There are millions of baby boomers who will age onto Medicare in the coming decade — and they'll all gain access to these lower prices, too. A knee replacement that Medicare pays for is typically less expensive than one a private insurer buys, and that can be part of the slower health cost growth story.
There is a caveat to this theory: at the same time that those with private insurance age onto Medicare, there are also of millions of uninsured baby boomers entering the public program. These people would presumably see a rise in their costs, as those without insurance typically use fewer health care services.

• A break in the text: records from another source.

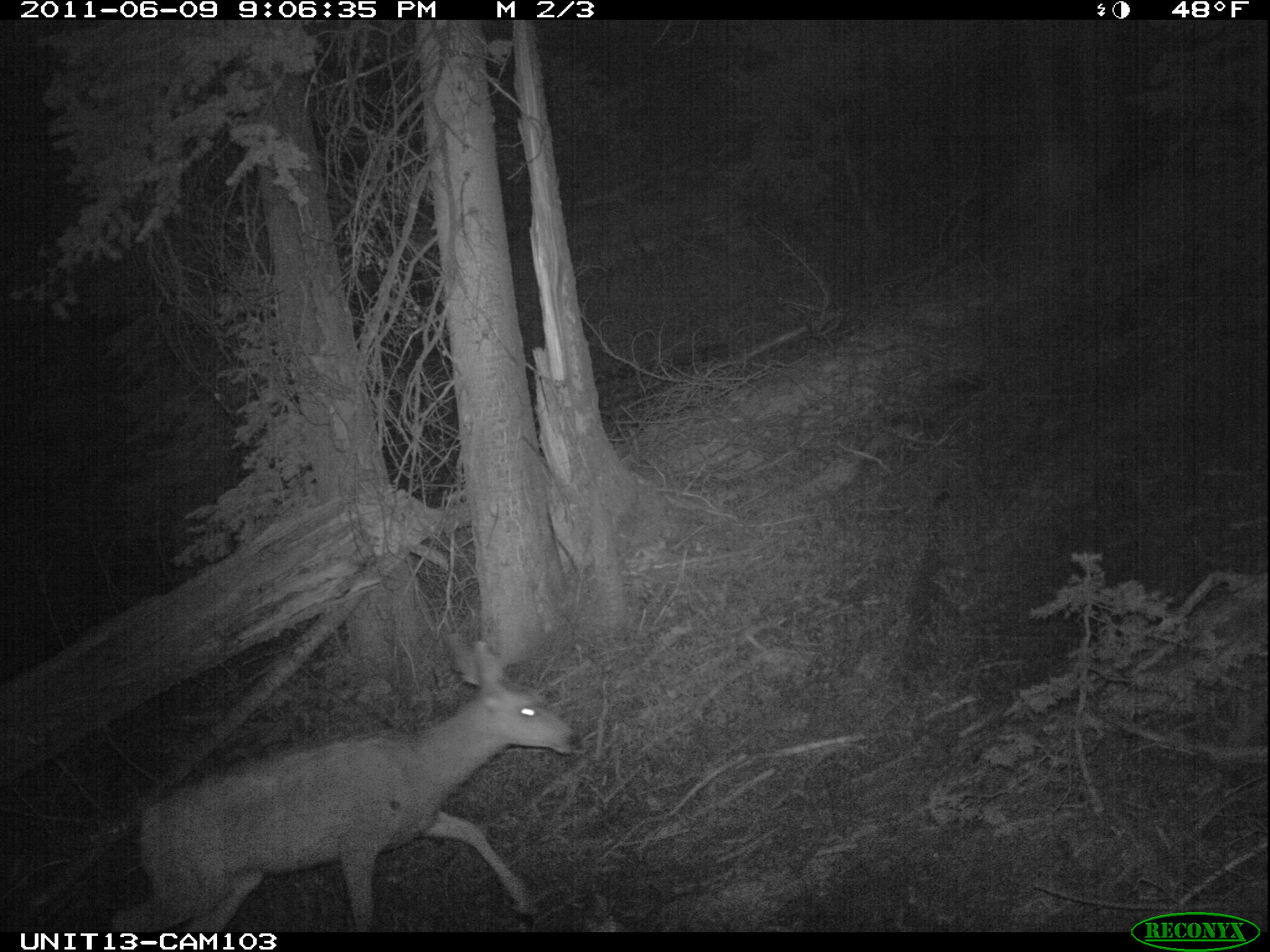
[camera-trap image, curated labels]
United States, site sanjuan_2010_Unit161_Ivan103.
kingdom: Animalia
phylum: Chordata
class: Mammalia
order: Artiodactyla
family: Cervidae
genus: Odocoileus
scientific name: Odocoileus hemionus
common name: mule deer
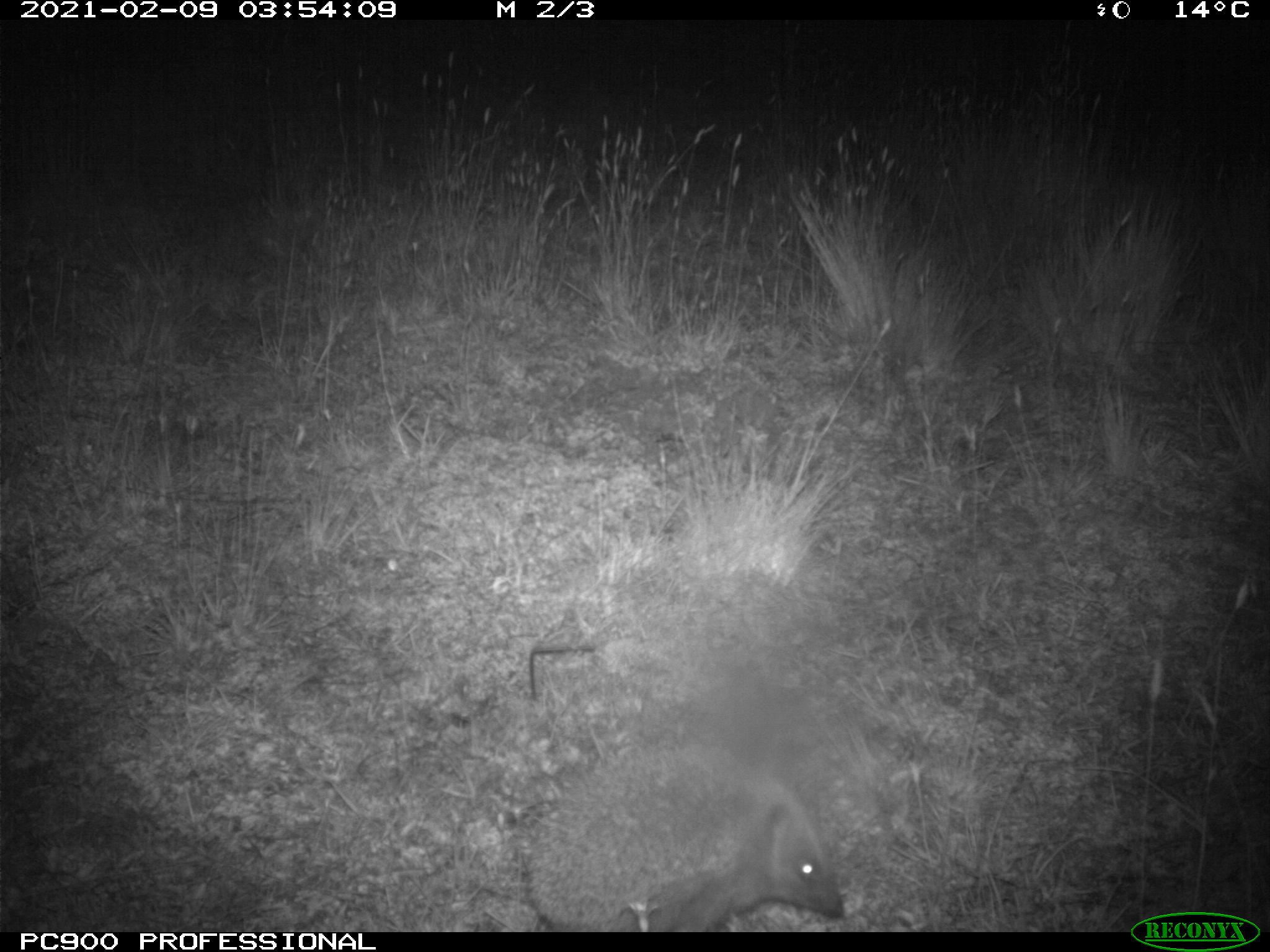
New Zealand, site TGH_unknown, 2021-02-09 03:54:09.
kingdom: Animalia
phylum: Chordata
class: Mammalia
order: Eulipotyphla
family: Erinaceidae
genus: Erinaceus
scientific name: Erinaceus europaeus europaeus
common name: european hedgehog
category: hedgehog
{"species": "hedgehog (european hedgehog) (Erinaceus europaeus europaeus)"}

5) Out-of-pocket costs in private insurance are rising
Health insurance plans have asked patients to foot a growing chunk of their bill. Consumers with health insurance spend more on their medical care than they used to. Deductibles keep going up; there are more enrollees in high-deductible plans than ever before.
Previous research shows that when patients have to pay more for health care, they use less of it. Whether this is a good thing is a persistent health care debate; advocates worry that patients will skip needed care when they are asked to pay more. Either way, this trend in the health care system is likely to persist in the coming decade, and be part of the story of the new era of slower growth.